• TESTO IN ESAME:

Poiché si tratta, di fatto, di un’imposta sui consumi, a pagarne le conseguenze saranno le fasce più deboli. Infatti, le persone più povere destinano un fetta più importante del proprio reddito ai consumi e per questo imposte come l’IVA e i dazi tendono ad avere effetti maggiori in questa fascia. A confermarlo c’è proprio la guerra commerciale con la Cina cominciata con la prima amministrazione Trump: secondo uno studio, i dazi avrebbero avuto un impatto maggiore dello 0,9 per cento sul 20 per cento più povero rispetto al 20 per cento più ricco. 

Questa strategia rischia di mettere a repentaglio anche il compito della FED di tagliare i tassi di interesse. Negli anni passati, a fronte di un’inflazione fuori controllo, la Banca Centrale Americana aveva, tardivamente, alzato i tassi di interesse, con dei contraccolpi sull’economia americana e in particolare sul sistema bancario.

• DATI FORNITI:
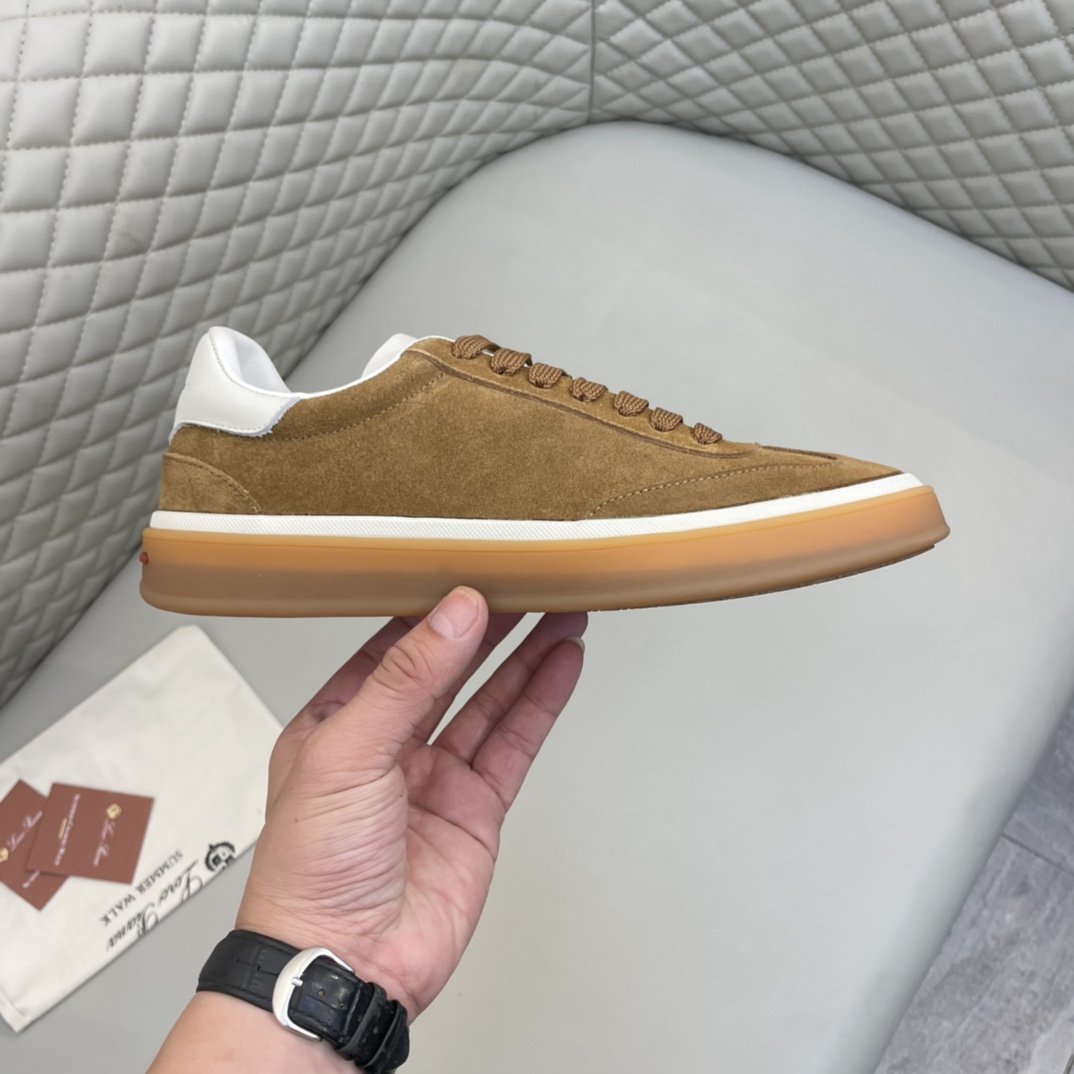 Precio de venta: P180 Marca comercial: LP* "Nuoyu Pia*" Low-top Casual Shoes Talla: 38-44 (se puede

• USO DELLE INFORMAZIONI:
1. Secondo lo studio citato nel testo sui dazi, di quanto è stato maggiore l'impatto dei dazi sul 20 per cento più povero rispetto al 20 per cento più ricco?
2. Riprendi il testo sui dazi e proseguilo dopo la sua ultima frase.

• RISPOSTE ATTESE:
1. Dello 0,9 per cento.

2.
Ma, proprio grazie a questo innalzamento dei tassi, l’inflazione stava tornando nel target del 2 per cento pur con una solida performance dell’economia americana. Già nei mesi precedenti si era assistito a un aumento dell’inflazione, seppur più contenuto, che aveva portato la FED a fermare il taglio dei tassi. Un aspetto che sarà importante da comprendere sarà la reazione dell’amministrazione Trump. La politica monetaria, in linea teorica, dovrebbe essere indipendente dall’aspetto politico e agire - nel caso americano - per la stabilità dei prezzi e dell’occupazione (il cosiddetto doppio mandato della FED). Nella prima amministrazione e durante i mesi precedenti Trump aveva minato l’indipendenza della FED con potenziali rischi sistemici sulla stabilità economica. 

Anche le borse hanno reagito in maniera negativa ai dazi di Trump. Non solo Wall Street ha chiuso in negativo nei giorni scorsi, ma addirittura secondo le stime avrebbe perso i guadagni ottenuti dalle elezioni presidenziali di novembre, quando gli investitori vedevano di buon occhio l’agenda pro business del neo eletto presidente americano. L’indice VIX, che misura la volatilità del mercato statunitense, è aumentato quasi del 20 per cento rispetto agli ultimi giorni di febbraio. Non va meglio in Europa, dove i dazi hanno fatto chiudere in negativo le principali borse, a partire da Piazza Affari che nella giornata di martedì ha chiuso con un meno 3,4 per cento. Come conseguenza, sono invece salite le quotazioni dell’oro, considerato come metallo rifugio, che da inizio anno ha avuto una tendenza al rialzo e nei giorni scorsi ha toccato quota 2900 dollari. 

Perché i dazi? E perché le risposte del Canada?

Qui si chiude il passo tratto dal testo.